__What is being asked__:
An exact restatement of all the data is required, with the pictures left out.

(Stored entries)
▶
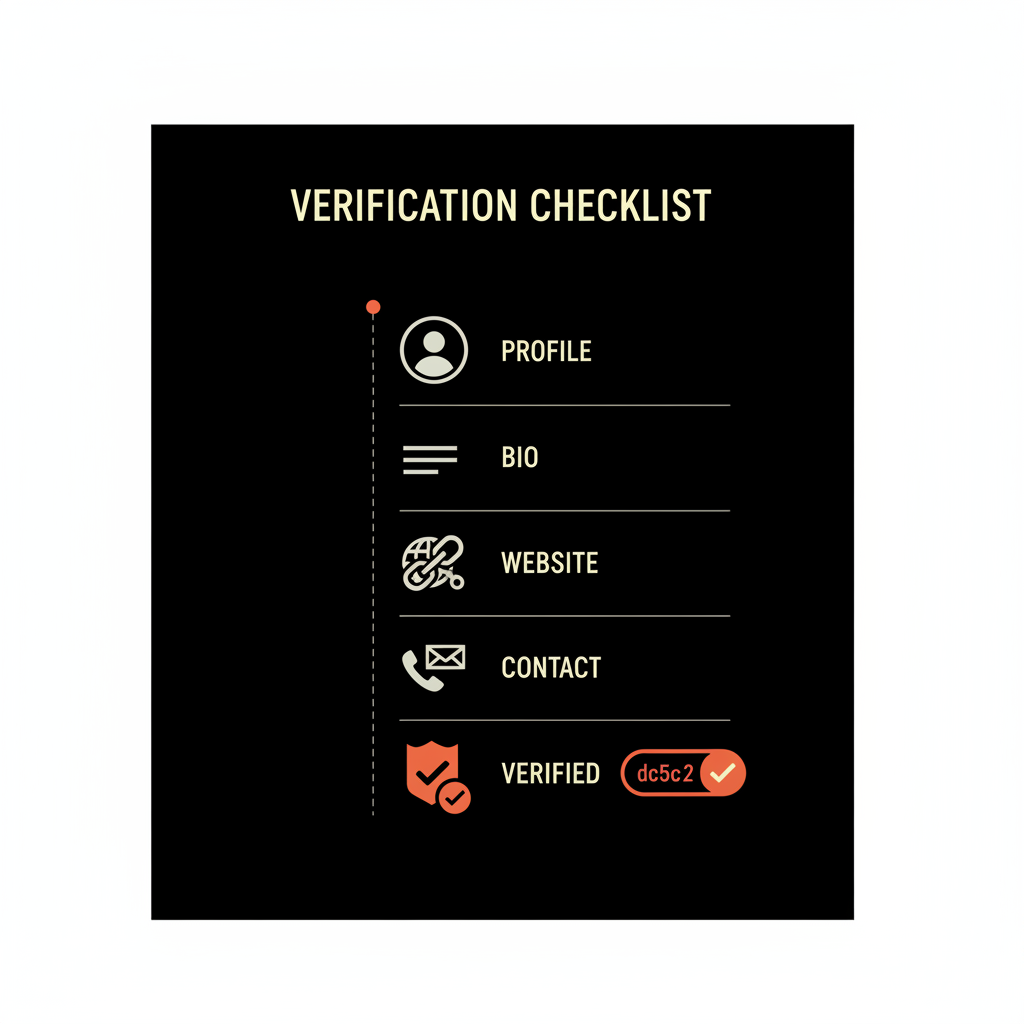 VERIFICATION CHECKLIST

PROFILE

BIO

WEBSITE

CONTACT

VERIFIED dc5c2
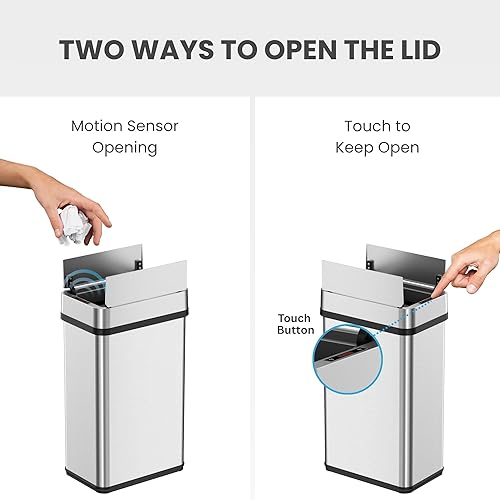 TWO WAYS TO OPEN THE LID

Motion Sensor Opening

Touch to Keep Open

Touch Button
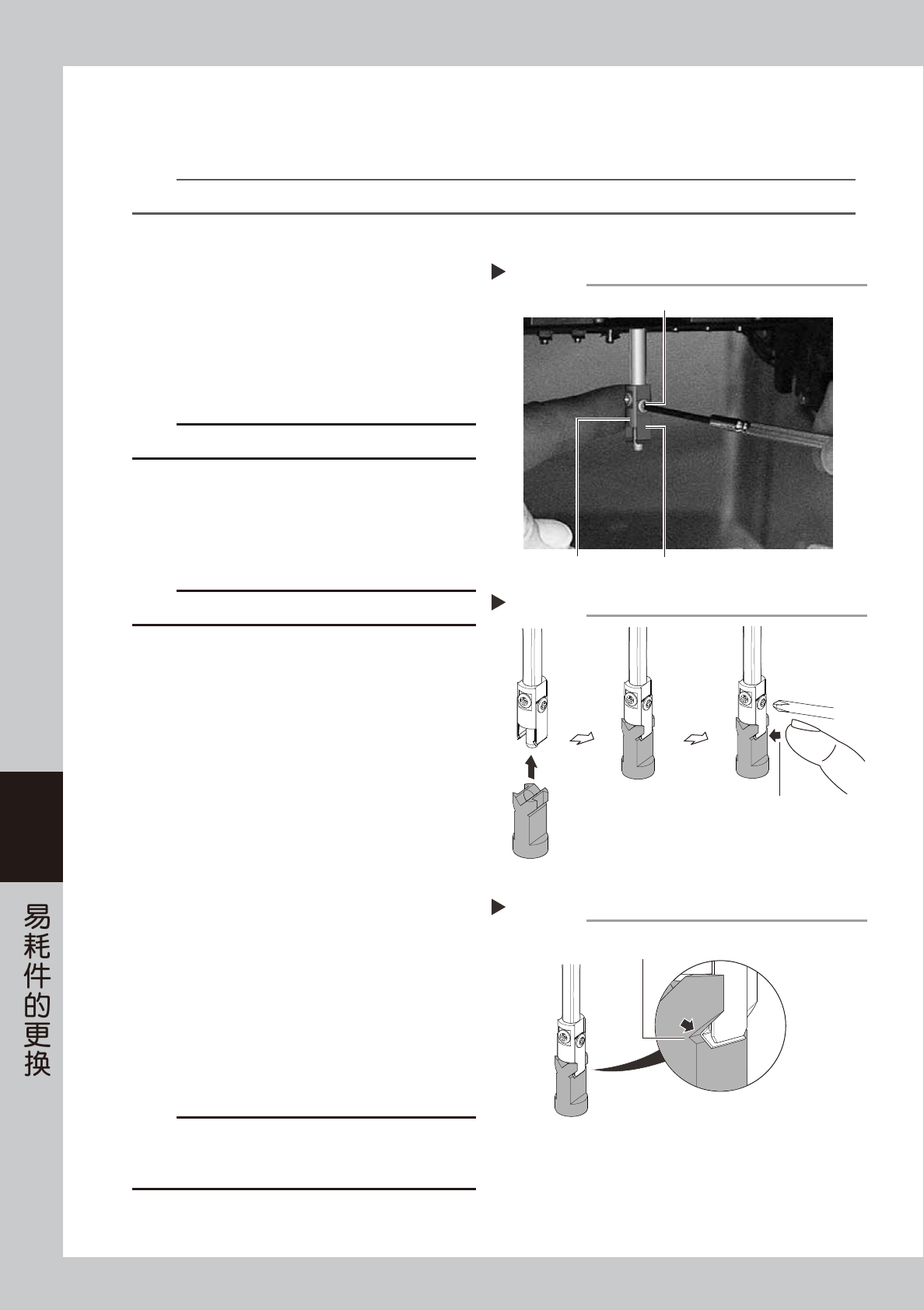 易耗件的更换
◀
__Solution to this task__:
 VERIFICATION CHECKLIST

PROFILE

BIO

WEBSITE

CONTACT

VERIFIED dc5c2
 TWO WAYS TO OPEN THE LID

Motion Sensor Opening

Touch to Keep Open

Touch Button
 易耗件的更换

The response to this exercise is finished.